Supporters of the new "Portland Public Water District" will have to wait just a little while longer before the city auditor's office gives the hoped-for May 2014 ballot initiative a green light for gathering signatures.

Because of typos in the proposed charter amendments submitted to the city last week, as reported by our own Dirk VanderHart this week, Portlanders for Water Reform officially withdrew the petition yesterday and filed a new version today. Refiling the petition restarts the approval process—on whether a measure is constitutional and has a title that passes muster—that any petition must survive before voters can place it on the ballot. The last petition was filed July 18, more than a week ago.

Among the fixes: No more competing and weird references to a "Portland Public Utility Board"—confusion that could have made its way into the city charter if voters approved the measure as previously written. Still troublesome, however, is a reference that ties the new water district's zones to Portland Public Schools'—ignoring the fact that PPS doesn't actually include all of Portland.

Lobbyist Kent Craford, a longtime advocate for industrial water consumers, said that while the changes "weren't material, we decided we've got time. And in abundance of caution, we wanted it all to be correct."

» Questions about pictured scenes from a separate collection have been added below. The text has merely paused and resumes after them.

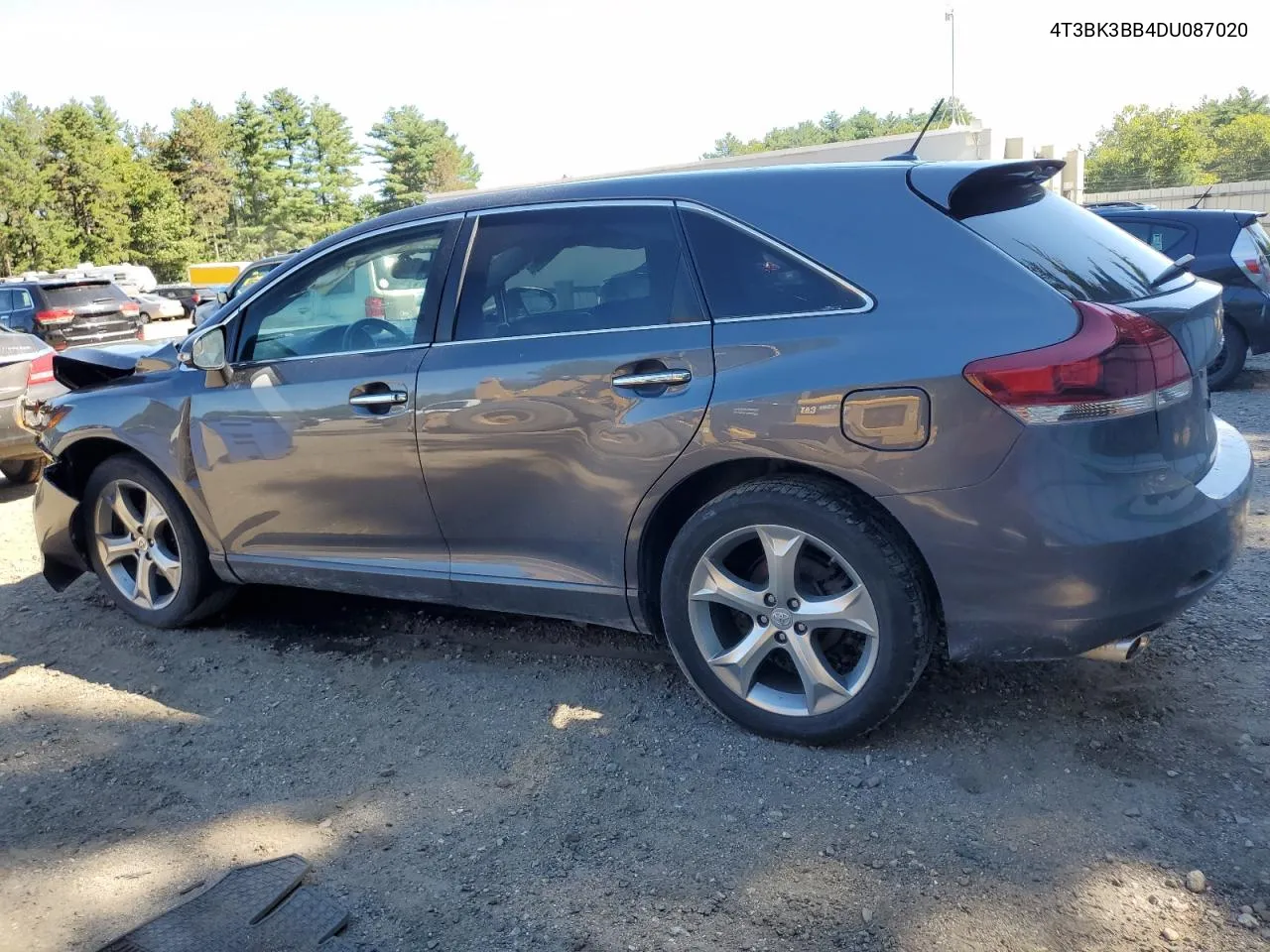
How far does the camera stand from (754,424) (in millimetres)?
3168

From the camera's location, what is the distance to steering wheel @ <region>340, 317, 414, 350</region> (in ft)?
13.0

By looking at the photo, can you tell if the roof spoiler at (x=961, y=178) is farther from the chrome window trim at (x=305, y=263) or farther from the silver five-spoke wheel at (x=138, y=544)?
the silver five-spoke wheel at (x=138, y=544)

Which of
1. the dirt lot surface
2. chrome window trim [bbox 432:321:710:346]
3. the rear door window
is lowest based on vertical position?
the dirt lot surface

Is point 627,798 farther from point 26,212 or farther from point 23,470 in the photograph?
point 26,212

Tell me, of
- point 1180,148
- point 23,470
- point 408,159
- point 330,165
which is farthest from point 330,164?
point 23,470

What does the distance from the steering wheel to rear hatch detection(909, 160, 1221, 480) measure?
1.89m

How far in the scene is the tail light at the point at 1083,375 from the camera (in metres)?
2.80

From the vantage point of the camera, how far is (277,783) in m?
3.36

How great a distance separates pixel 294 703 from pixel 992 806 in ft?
8.00

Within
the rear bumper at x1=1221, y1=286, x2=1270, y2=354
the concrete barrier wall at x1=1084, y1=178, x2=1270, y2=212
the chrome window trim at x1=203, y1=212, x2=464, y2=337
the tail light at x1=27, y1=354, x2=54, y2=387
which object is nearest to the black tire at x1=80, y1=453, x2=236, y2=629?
the chrome window trim at x1=203, y1=212, x2=464, y2=337

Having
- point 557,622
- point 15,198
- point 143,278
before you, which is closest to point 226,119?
point 15,198

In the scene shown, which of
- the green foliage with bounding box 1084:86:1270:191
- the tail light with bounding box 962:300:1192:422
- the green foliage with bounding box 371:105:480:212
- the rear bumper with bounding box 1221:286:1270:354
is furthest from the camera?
the green foliage with bounding box 371:105:480:212

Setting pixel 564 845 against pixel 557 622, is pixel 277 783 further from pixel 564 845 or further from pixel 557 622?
pixel 557 622

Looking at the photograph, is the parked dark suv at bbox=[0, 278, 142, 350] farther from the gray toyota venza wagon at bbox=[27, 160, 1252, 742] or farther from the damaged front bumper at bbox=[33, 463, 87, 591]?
the gray toyota venza wagon at bbox=[27, 160, 1252, 742]
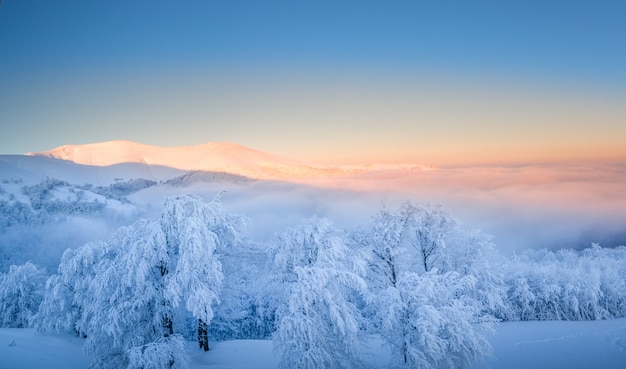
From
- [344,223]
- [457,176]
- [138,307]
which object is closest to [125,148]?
[138,307]

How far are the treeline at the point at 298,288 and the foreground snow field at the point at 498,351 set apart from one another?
926 millimetres

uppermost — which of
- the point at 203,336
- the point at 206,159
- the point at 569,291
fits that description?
the point at 206,159

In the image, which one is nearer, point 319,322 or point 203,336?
point 319,322

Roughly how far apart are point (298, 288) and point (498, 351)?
807cm

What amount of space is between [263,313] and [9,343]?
10.5 metres

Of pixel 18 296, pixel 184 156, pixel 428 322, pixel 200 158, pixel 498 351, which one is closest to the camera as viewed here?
pixel 428 322

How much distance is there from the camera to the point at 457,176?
13.1 m

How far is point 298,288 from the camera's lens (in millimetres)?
6723

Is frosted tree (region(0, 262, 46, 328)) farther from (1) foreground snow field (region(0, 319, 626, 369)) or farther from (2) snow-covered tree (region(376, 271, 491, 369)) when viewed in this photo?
(2) snow-covered tree (region(376, 271, 491, 369))

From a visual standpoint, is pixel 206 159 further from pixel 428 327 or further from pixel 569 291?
pixel 569 291

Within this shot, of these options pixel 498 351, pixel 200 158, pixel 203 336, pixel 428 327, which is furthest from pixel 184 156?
pixel 498 351

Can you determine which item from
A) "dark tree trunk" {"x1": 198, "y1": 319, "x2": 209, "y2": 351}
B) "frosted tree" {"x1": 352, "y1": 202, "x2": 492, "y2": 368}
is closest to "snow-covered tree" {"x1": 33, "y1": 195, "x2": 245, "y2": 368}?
"dark tree trunk" {"x1": 198, "y1": 319, "x2": 209, "y2": 351}

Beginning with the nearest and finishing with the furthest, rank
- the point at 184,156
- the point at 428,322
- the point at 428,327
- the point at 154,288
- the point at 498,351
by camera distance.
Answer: the point at 428,322 → the point at 428,327 → the point at 154,288 → the point at 498,351 → the point at 184,156

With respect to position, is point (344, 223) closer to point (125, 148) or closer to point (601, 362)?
point (601, 362)
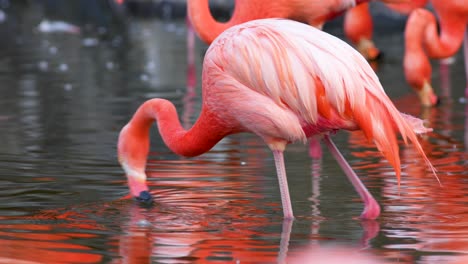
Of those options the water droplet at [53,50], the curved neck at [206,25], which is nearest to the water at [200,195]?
the curved neck at [206,25]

"We withdrew and refiled and corrected the typos," he said, "and we're off and running again," Craford added. "We talked about letting it ride. But we didn't want to leave it exposed to somebody challenging it on a technicality later."

But if the district measure is back up and running, it's not necessarily running smoothly. Not yet. The Oregonian's PolitiFact crew posted a takedown this afternoon of a Republican-linked fundraising letter first reported by the Mercury. Regarding the claim that most of the increase in rates driving people mad are because of "pet projects," the finding was a clear-cut "Mostly False."

Dubious projects like a Water House and a new HQ for the Rose Festival might be annoying, but they're nowhere near as expensive as the basic maintenance and upkeep of the city's sewer and water systems, not to mention the added cost of complying with questionable federal mandates to bury and cover our water supply.